• [Supplied text]
----------
What's wrong with a 'missile shield'

Kent Mesplay asked for policy advice about the current "star wars" weapons proposal.

"Missile shields" are an economic, technological, and foreign policy disaster.

During the "first" Gulf war, the mass media *and the classified "intelligence" given to the Joint Chiefs and the President* were full of reports of the brilliant performance of the "Patriot" missils system, which was reported to knock down the unpatriotic "Scud" missiles launched by the evil doers. Over time it came out that those reports were all lies, and less than one in 25 "Patriots" launched actually had any effect at all on its target. "Scuds" just don't have good guidance, and tended not to hit anything important when they landed.

But the public (including most of the Congress) was left with the strong and false impression that you could reliably hit a transorbital ballistic missile with another missile using 1990 technology. Which was, I suspect, the whole point of the exercise, since Scuds were never much of a threat to anything. Patriots vs. Scuds was a weapons marketing project. The delivery vehicle was Cable News Network.

Since then some technologies (e.g. memory density, high energy lasers) have gotten amazingly better, and others (e.g. software reliability) have stayed about the same or gotten worse. It *may* be possible to hit a missile with another missile today, or even with a laser beam, if you know roughly where it will be launched from, *almost* all the time.

But we will never know. The *social* structure surrounding the technology (dishonest, profit-seeking corporations selling to corrupt and ignorant Congresscritters, military procurement officers retiring to cushy lobbyist jobs) makes it absolutely impossible to get *reliable* information about how well it works, how "safe" it is, or even how much it really costs. (Which is also the real problem with commercial nuclear fission.) No matter how good or bad the technology is, it is impossible to build a "missile shield" of *known* reliability. And the enemy knows that. A "missile shield" *of unknown reliability* isn't a credible defense. It's not even a credible deterrent. Its only real functions, therefore, are as an *offensive* weapon and a way to funnel money to politically connected vendors.

But the war-mongers drink their own Kool-aid. Once it's built, a strong faction in the Pentagon and State dept will actually believe they have neutralized whatever threat the "missile shield" was supposed to thwart. Without the threat, they will see no incentive to pursue diplomatic solutions to anything. Some of them will use it as an argument for more wars of aggression.

And the nations the thing is pointed at will be forced to react in two ways. They'll have to waste money on countermeasures, and they'll have to move to a higher defense condition. Make it easier to push the button because you have to do it faster. Fewer controls and safety checks between a radar malfunction and the next all-out world war. Sideline the cooler heads who don't want to do that, and promote the war-mongers.

In the 1980s, Computer Professionals for Social Responsibility recruited enough credible experts to convince the Congress that Reagan's "Star Wars" was infeasible. (Notably David Parnas of AT&T.) Could not be made reliable at any cost. Star Wars' political momentum was unstoppable, but that knowledge (that it was a stupid boondoggle) led to a compromise. Instead of doubling spending every year until Star Wars "worked," which was the original proposal, it would just flush about $5B/year down the gold plated toilet to politically favored "defense" contractors, forever, and everyone would shut up (or lie) about its lack of progress.
----------
• [Problem to solve]
According to the missile shield text, what share of the "Patriots" launched during the first Gulf war actually had any effect on their target? The material comes from a separate source, unrelated to the missile shield text.
----------
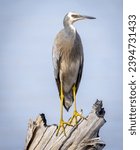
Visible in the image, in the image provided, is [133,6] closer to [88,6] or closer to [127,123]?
[88,6]

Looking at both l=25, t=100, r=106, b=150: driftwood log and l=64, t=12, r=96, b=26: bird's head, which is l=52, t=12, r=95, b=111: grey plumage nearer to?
l=64, t=12, r=96, b=26: bird's head

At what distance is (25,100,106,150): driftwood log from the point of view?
91.7 inches

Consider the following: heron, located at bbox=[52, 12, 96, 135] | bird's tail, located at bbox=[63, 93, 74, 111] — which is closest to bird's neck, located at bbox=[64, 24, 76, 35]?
heron, located at bbox=[52, 12, 96, 135]

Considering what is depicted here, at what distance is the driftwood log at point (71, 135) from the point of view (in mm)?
2328

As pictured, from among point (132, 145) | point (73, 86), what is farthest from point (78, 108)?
point (132, 145)

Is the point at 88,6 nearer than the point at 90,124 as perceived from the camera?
No

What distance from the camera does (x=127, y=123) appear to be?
2.40 m

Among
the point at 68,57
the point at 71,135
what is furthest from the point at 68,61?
the point at 71,135

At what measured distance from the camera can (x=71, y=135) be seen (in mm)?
2361

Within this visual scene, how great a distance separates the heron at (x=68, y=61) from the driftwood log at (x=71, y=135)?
4cm

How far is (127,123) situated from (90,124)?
6.2 inches

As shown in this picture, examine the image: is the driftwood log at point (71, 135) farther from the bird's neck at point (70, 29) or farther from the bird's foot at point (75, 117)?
the bird's neck at point (70, 29)

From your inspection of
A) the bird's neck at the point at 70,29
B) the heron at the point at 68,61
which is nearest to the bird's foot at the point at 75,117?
the heron at the point at 68,61

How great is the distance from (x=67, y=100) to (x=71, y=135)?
16 centimetres
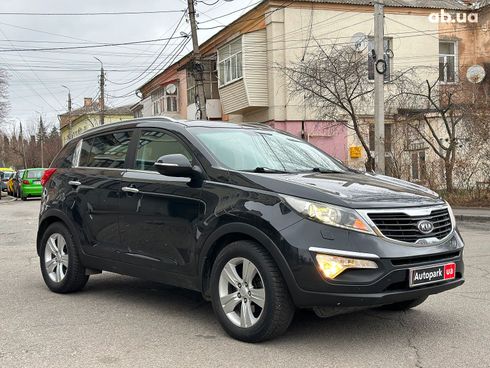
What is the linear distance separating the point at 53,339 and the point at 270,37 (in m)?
21.7

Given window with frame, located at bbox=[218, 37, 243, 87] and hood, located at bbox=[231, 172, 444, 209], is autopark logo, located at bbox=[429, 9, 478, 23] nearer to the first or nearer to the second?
window with frame, located at bbox=[218, 37, 243, 87]

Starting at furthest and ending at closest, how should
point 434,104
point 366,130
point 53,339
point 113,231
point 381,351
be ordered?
point 366,130 < point 434,104 < point 113,231 < point 53,339 < point 381,351

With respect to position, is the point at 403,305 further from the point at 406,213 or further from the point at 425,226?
the point at 406,213

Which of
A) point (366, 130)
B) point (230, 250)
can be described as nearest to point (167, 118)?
point (230, 250)

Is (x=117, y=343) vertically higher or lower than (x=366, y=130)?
lower

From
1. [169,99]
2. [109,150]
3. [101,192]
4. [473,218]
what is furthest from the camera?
[169,99]

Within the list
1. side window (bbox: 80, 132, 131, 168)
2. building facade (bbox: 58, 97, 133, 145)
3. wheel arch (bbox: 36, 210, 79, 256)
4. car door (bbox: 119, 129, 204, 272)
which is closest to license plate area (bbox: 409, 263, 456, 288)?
car door (bbox: 119, 129, 204, 272)

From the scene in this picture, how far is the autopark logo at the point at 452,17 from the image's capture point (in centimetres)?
2723

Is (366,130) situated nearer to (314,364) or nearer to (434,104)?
(434,104)

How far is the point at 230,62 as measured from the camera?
87.4ft

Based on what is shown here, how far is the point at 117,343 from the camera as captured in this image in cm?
448

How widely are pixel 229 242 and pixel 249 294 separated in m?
A: 0.47

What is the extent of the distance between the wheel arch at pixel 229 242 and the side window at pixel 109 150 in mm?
1624

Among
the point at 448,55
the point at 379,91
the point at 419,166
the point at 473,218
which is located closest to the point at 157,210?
the point at 473,218
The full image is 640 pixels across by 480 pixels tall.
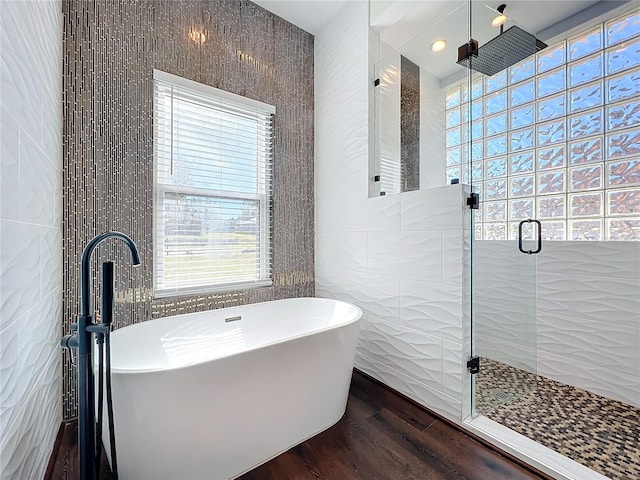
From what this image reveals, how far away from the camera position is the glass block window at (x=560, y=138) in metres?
1.98

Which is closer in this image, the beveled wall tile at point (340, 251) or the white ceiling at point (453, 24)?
the white ceiling at point (453, 24)

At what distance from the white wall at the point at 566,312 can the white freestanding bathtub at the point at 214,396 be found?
0.98m

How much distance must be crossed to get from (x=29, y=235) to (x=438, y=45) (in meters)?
2.56

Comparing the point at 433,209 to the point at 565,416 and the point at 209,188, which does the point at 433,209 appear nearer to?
the point at 565,416

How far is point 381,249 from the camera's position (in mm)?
2250

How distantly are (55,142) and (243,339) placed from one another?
166cm

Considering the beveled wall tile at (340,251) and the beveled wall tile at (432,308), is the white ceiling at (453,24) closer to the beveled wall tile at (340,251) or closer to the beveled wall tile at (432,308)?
the beveled wall tile at (340,251)

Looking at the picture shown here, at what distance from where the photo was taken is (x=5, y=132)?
942 mm

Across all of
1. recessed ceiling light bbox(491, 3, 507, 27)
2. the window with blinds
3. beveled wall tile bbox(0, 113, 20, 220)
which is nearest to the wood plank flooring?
the window with blinds

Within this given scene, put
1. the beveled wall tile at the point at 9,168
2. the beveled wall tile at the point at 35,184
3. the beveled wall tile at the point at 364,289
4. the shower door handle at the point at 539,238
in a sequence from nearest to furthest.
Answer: the beveled wall tile at the point at 9,168 < the beveled wall tile at the point at 35,184 < the beveled wall tile at the point at 364,289 < the shower door handle at the point at 539,238

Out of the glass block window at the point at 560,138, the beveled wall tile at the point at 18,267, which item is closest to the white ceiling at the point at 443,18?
the glass block window at the point at 560,138

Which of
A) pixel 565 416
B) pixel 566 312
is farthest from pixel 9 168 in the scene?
pixel 566 312

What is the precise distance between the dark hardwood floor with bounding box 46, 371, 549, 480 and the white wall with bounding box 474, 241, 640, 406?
0.55 metres

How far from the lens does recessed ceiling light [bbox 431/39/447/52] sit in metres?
2.05
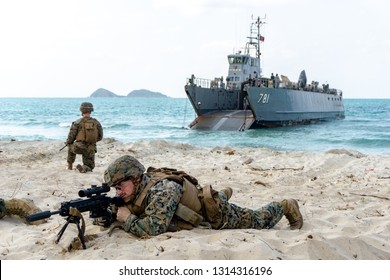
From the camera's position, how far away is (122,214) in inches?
156

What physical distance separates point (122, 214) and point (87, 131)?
4556 mm

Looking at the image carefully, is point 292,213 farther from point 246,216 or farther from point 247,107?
point 247,107

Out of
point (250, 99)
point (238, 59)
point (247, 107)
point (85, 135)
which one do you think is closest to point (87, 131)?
point (85, 135)

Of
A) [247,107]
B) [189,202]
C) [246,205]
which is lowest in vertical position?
[246,205]

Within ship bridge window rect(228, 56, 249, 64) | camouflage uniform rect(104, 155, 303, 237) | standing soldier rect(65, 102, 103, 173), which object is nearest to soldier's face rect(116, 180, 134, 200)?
camouflage uniform rect(104, 155, 303, 237)

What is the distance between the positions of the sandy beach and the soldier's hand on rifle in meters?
0.12

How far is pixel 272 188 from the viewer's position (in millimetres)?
7129

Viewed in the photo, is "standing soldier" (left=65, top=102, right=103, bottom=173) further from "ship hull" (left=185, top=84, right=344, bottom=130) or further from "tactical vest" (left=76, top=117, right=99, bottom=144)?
"ship hull" (left=185, top=84, right=344, bottom=130)

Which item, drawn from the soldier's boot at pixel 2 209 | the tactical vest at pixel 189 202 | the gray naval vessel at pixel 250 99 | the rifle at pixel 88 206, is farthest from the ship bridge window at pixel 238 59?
the rifle at pixel 88 206

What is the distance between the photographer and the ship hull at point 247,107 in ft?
84.4

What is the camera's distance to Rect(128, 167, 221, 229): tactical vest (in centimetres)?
388
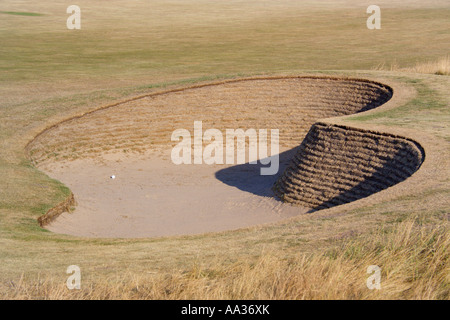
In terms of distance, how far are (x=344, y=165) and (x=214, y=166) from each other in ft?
20.6

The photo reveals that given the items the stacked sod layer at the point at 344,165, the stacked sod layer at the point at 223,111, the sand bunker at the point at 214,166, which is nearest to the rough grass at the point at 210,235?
the stacked sod layer at the point at 223,111

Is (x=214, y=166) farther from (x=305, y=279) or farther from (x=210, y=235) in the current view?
(x=305, y=279)

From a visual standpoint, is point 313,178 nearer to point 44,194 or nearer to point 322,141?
point 322,141

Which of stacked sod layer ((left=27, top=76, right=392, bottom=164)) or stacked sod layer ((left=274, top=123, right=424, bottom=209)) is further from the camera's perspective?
stacked sod layer ((left=27, top=76, right=392, bottom=164))

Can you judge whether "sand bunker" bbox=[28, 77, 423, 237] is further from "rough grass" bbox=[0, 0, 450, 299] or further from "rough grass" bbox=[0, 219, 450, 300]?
"rough grass" bbox=[0, 219, 450, 300]

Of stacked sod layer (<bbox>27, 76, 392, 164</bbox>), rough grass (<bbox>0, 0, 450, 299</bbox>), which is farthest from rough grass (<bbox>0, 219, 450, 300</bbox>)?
stacked sod layer (<bbox>27, 76, 392, 164</bbox>)

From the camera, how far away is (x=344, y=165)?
49.2 ft

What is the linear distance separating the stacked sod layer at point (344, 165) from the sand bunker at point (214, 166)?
3 cm

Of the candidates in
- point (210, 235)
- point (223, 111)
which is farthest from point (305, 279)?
point (223, 111)

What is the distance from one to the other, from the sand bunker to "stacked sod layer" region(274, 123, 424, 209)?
1.0 inches

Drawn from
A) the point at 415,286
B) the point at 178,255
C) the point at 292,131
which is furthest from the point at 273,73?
the point at 415,286

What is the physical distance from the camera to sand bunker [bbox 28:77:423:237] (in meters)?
14.7

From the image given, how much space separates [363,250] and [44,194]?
9338mm

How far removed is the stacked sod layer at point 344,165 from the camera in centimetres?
1385
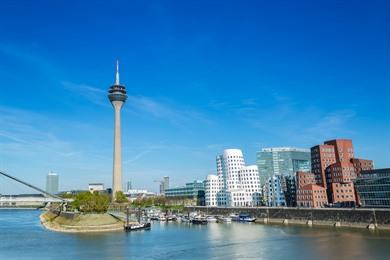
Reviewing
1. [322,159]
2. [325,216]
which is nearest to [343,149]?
[322,159]

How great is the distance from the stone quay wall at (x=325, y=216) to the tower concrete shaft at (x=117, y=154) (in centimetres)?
5801

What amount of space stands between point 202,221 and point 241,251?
160 feet

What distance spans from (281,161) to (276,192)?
6166 cm

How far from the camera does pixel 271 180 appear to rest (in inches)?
5197

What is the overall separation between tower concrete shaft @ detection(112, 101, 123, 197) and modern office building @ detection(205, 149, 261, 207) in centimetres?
----------
• [Exercise output]
Less than one in 25.